■ Data excerpt ■

-=-=-=-=-

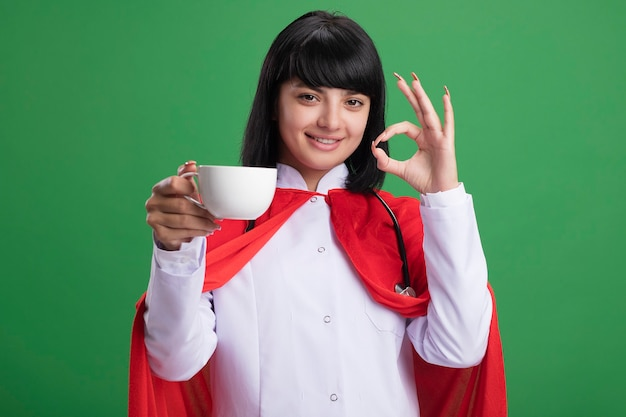 Smiling young superhero girl wearing stethoscope with medical robe and cloak holding cup of tea showing okay gesture isolated on green wall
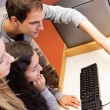 Fellow students using computer — Stock Photo #11193950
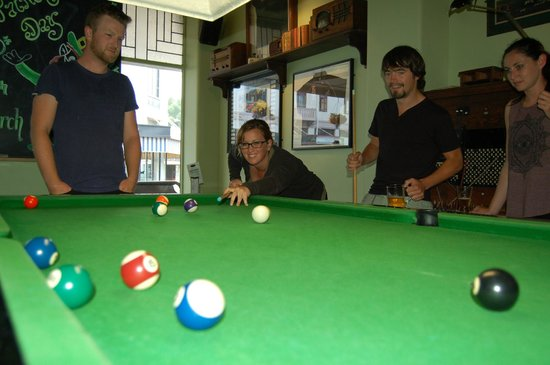 Play pool with mates at The Rose Irish Pub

-=-=-=-=-

Please set down the data above exactly as given, leaving every picture out.

■ Your response ■
 Smiling young superhero girl wearing stethoscope with medical robe and cloak holding cup of tea showing okay gesture isolated on green wall
 Fellow students using computer — Stock Photo #11193950
 Play pool with mates at The Rose Irish Pub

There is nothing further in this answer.